Mais la Marthe Coulombier connaissait région de sa naissance mieux que personne. Elle avait chevauché par sentiers et forêts et donné l’alerte en capitale. Au passage des bosquet d’Antioche, archers et arquebusiers attendaient les assaillants qui galopaient en cris, avides d’autres gorges à trancher et d’autres croupes à pétrir. L’avancée de l’armée de Minnetoy-Corbières fut brisée sec. Certains braves survécurent. Quelques téméraires et quelques sages : les téméraires qui s’en allèrent tâter du canon et du guet-apens à portée de du Rang Dévaux dont ils goûtent depuis la fraîcheur des geôles, les sages qui s’en retournèrent un à un pour quérir ordres de leur Suzerain et se trouvent maintenant en hameau de Pommanoir-en-Rivière. Ne restent autour d’eux que ruines brûlées et fort peu à se mettre en gosier. La triste figure du Duc leur brise courage. Ils attendent, sans gueule et sans chant, que le Duc daigne sonner la retraite.

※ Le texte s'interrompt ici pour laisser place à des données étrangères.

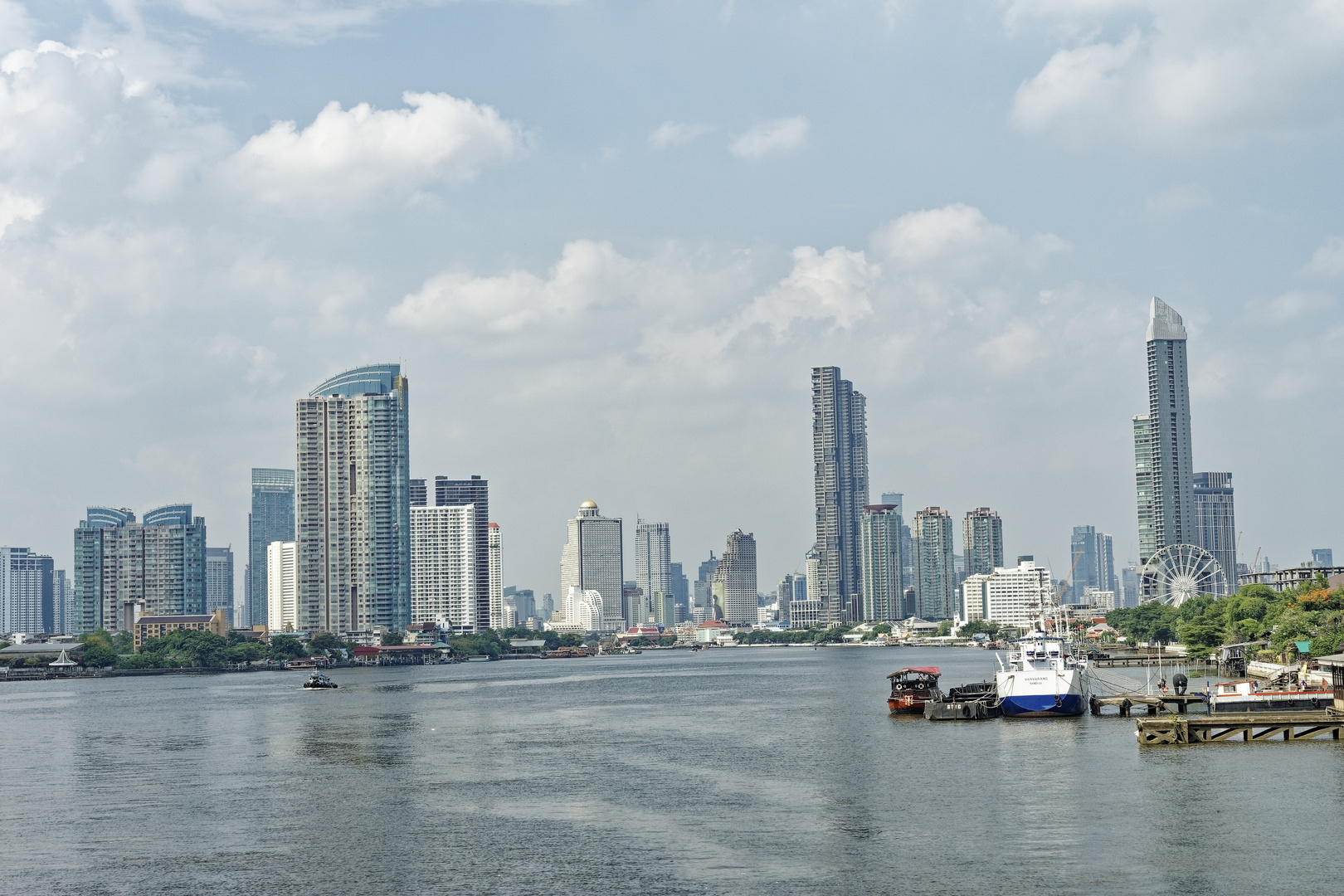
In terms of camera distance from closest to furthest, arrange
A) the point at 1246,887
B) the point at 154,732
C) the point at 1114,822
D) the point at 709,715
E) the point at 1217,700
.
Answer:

Le Chevalier de Vailles, soutenu par quelques conseillers, tente vainement de convaincre Freuguel-Meuzard-Childéric que son état ne lui laisse guère loisir de guerroyer.
– Duc de France oncques ne renonce, répond inlassablement le Duc en se mordant les lèvres au sang tant il lui paraît que buisson de ronces et tisons rougis sont enfoncés en son être et lui mangent les chairs.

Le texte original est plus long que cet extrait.